Work required
Repeat the lines of the material exactly, starting with the line that contains "The photo reveals" and continuing through the end of the material, both ends included.

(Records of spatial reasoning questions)
>> begin
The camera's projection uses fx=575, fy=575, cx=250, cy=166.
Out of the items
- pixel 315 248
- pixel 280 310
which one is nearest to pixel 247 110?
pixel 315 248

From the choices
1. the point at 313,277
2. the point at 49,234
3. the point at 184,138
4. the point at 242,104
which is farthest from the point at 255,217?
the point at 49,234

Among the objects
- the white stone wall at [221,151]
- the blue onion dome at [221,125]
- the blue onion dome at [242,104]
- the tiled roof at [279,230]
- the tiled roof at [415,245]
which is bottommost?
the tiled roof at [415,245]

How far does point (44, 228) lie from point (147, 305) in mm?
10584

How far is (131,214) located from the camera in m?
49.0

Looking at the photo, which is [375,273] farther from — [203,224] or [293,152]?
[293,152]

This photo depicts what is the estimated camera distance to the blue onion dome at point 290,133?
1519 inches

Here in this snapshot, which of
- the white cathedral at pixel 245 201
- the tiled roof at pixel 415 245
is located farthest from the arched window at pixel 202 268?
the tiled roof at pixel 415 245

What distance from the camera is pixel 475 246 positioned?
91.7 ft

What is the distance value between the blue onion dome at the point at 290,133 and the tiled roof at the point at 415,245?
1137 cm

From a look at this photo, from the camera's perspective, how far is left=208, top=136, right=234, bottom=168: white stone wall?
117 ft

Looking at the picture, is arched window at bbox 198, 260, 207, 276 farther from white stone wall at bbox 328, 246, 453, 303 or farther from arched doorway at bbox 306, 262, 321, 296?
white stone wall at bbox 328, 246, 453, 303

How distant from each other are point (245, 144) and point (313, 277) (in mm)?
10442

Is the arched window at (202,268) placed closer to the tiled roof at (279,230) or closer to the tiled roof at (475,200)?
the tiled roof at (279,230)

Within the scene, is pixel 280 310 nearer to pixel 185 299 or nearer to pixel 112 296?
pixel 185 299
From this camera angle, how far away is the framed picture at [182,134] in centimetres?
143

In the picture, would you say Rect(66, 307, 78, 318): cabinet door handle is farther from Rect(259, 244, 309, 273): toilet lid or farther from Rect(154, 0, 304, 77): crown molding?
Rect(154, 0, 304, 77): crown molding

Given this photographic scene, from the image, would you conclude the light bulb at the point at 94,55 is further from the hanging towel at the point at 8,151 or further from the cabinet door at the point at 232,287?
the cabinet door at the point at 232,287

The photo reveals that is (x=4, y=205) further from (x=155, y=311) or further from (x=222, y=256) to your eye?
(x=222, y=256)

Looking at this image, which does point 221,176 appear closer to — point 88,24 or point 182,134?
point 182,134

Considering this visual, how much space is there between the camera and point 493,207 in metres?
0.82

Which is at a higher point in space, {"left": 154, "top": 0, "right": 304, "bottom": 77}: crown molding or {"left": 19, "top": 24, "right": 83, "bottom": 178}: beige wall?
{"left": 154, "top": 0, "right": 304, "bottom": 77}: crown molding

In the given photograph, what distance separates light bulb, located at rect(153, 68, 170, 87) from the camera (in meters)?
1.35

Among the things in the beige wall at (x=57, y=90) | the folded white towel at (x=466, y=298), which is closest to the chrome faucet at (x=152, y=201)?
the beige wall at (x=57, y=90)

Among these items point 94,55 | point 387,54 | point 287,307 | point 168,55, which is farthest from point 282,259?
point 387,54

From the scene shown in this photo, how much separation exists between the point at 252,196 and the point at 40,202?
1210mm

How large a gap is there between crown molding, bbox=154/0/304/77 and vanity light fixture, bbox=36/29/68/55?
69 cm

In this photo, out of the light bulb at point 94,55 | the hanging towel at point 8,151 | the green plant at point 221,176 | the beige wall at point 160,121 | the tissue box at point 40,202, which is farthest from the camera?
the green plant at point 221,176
>> end
The response
The photo reveals that is (x=4, y=205) further from (x=155, y=311) or further from (x=222, y=256) to your eye?
(x=222, y=256)

Looking at this image, which does point 221,176 appear closer to — point 88,24 or point 182,134?
point 182,134

Considering this visual, how much space is there between the camera and point 493,207 in metres?
0.82

Which is at a higher point in space, {"left": 154, "top": 0, "right": 304, "bottom": 77}: crown molding or {"left": 19, "top": 24, "right": 83, "bottom": 178}: beige wall?
{"left": 154, "top": 0, "right": 304, "bottom": 77}: crown molding

In the given photograph, what distance separates light bulb, located at rect(153, 68, 170, 87) from the camera (in meters)?
1.35

Among the things in the beige wall at (x=57, y=90) | the folded white towel at (x=466, y=298), which is closest to the chrome faucet at (x=152, y=201)?
the beige wall at (x=57, y=90)

Among these items point 94,55 | point 387,54 | point 287,307 | point 168,55, which is farthest from point 282,259?
point 387,54

From the scene shown in this photo, how much separation exists between the point at 252,196 and the point at 40,202?
1210mm

How large a gap is there between crown molding, bbox=154/0/304/77 and vanity light fixture, bbox=36/29/68/55?
69 cm

In this photo, out of the light bulb at point 94,55 | the hanging towel at point 8,151 | the green plant at point 221,176 | the beige wall at point 160,121 | the tissue box at point 40,202, which is farthest from the camera?
the green plant at point 221,176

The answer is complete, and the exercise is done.